A regular fly-in has a name, something built from a pun on a square dancing move. Ours is "Arch & Dive Through." What else could it be?

The Gateway Squares hosted a Fly-In over a weekend in March 2006 and drew about 50 dancers from across the U.S. and Canada, with the largest groups coming in from Chicago and Kansas City. Our sister club in Kansas City, the Sho-Me Squares, hosts their fly-in in odd-numbered years, which means our turn is coming up in March of 2008.

Community Dance   This is a dance we host on the first Tuesday of every month, barring major holidays. It's open to any and all square dancers, gay or non-gay, who can dance at the Mainstream level or above. Most of our visitors come as part of "raiding and retrieving."

What's raiding and retrieving? It's a system that's meant to keep clubs within a given area dancing with each other. It's a way to encourage mixing, getting to know other dancers, and is pretty crucial to the financial health of every club.

Here's how it works. Every club has a collection of banners bearing its logo. When a club hosts a community dance, any other club bringing at least eight dancers can show up and announce that they've come to "raid" the hosting club's banner. If the raiding club has more dancers than any other club that happens to be raiding that night, they get to take the hosting club's banner home with them.

The club that got its banner raided can only "retrieve" it by showing up at a subsequent community dance hosted by the club that raided them, and they can only take their banner back if they bring at least eight dancers.

Club Dance   On the third Sunday of every month, there's a dance that's open only to Gateway Squares members, announced visitors from other clubs, and sometimes students as they get close to graduation.

This tradition started in the Fall of 2006, with Aaron Wells as our club caller, to supplement to community dances. It gives anyone who wants to come a place where we can all let our hair down, so to speak, and get into styling with great abandon. It's also an important outlet for members who aren't free to be out at work and can't take the chance of running into a co-worker at a community dance.

Special Dances
  These are like fly-ins, only on one night.

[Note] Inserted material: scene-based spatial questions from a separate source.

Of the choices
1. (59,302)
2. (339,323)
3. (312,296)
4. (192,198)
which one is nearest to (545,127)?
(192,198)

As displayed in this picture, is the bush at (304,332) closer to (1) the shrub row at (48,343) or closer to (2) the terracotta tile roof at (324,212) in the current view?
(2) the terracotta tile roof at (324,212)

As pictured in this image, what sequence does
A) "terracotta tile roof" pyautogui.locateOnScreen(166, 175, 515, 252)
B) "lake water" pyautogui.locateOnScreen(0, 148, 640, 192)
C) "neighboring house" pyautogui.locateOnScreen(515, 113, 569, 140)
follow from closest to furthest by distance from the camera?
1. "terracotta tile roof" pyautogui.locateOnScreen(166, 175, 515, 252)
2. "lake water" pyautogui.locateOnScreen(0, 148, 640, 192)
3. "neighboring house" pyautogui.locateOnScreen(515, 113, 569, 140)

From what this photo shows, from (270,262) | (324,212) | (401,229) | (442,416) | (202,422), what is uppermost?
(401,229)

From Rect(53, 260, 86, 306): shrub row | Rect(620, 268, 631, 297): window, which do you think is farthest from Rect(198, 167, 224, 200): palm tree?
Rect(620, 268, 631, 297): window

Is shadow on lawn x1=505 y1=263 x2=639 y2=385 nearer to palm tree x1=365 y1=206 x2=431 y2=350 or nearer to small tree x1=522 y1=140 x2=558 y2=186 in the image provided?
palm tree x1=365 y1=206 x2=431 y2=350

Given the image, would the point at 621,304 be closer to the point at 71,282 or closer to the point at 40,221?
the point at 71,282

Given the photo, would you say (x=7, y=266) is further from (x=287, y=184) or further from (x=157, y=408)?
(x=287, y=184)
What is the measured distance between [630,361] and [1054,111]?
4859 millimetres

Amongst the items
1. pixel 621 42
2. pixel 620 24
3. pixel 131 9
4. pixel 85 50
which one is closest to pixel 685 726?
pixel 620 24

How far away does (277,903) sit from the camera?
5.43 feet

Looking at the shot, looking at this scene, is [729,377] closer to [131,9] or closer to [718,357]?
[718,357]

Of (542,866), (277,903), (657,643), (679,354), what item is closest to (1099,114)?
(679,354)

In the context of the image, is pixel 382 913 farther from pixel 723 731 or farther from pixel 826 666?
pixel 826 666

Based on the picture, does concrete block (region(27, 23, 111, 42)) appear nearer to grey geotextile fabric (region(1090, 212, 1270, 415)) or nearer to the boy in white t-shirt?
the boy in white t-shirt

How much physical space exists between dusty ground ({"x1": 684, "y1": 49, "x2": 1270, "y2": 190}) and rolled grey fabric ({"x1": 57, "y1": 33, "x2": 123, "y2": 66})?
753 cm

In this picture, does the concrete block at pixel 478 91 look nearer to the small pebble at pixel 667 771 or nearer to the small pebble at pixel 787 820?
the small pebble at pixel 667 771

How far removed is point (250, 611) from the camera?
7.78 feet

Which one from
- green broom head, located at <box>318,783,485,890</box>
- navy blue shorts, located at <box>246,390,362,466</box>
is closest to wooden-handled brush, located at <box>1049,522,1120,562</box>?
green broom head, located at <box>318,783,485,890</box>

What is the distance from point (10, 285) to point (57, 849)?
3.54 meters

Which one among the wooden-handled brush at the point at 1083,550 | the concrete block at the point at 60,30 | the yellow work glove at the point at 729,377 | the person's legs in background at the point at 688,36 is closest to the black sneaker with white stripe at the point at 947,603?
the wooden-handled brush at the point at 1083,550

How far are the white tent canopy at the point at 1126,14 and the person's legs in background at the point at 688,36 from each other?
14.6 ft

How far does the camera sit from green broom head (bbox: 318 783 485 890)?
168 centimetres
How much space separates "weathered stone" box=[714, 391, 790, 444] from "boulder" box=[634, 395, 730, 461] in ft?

They usually involve out-of-town callers, are built around a theme like the Winter Dance, and draw dancers from our sister club in Kansas City, sometimes even Chicago.

Basic, Mainstream, Plus, Advanced   These are the levels of square dance moves you hear about most often. Here are definitions and even little animated diagrams for Basic, Mainstream, Plus, and Advanced.

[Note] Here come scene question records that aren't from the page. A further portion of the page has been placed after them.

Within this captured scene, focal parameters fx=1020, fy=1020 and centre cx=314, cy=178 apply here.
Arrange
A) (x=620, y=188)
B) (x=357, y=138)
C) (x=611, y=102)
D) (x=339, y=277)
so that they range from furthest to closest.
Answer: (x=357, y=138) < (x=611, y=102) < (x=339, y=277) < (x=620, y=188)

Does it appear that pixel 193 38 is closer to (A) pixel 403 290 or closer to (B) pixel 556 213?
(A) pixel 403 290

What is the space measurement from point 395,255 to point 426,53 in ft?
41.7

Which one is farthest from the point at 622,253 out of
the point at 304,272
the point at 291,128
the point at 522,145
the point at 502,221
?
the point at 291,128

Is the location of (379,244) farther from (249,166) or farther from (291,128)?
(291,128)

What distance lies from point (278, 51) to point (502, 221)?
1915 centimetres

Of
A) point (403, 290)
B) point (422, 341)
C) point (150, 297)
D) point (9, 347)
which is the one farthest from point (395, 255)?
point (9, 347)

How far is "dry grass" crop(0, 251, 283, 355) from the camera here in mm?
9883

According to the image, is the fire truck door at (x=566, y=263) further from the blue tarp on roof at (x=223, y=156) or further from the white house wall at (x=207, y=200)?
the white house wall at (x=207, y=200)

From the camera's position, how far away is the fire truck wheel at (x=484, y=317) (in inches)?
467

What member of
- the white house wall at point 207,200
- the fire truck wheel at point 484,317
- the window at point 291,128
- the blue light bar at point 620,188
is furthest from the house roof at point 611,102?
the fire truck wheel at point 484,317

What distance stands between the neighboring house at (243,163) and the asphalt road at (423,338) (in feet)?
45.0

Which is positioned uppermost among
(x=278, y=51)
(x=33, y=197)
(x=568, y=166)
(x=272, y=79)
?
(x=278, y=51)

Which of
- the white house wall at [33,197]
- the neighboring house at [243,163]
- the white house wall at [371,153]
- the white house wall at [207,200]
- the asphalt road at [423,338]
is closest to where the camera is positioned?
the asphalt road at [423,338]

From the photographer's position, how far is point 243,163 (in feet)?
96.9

Our students finish learning Mainstream moves around January/February and graduate as Plus dancers in May. About a dozen dancers in the club have gone as far as Advanced, but the club does host Advanced lessons on Tuesday nights!

Styling   This word refers to flourishes on common moves that you only find in the gay square dancing world. Kicks, spins, twirls, and general body contact are added onto moves like weave the ring, dosado, swing and promenade, grand square, etc. You'll also hear people vocalize during certain moves, like calling out "Quack!" during an acey-duce or "You betcha!" during a spread.

Patter, Singing Call, Tip "Patter," also known as "hash" is when a caller puts a square through a sequence of moves with music but no singing and generally less styling. Also, at the end of each "figure", or sequence of moves, the girl always ends up where she started. You won't hear certain calls during patter, such as grand square, teacup chain, or weave the ring.

In a "singing call," the caller mixes square dancing moves with sung lyrics of a particular song, and at the end of a figure, the girl ends up with the boy to her right. There is styling galore and any move at the level the caller has chosen.

A "tip" is a combination of patter and singing call, always in that order, and is the usual unit between which we take breaks.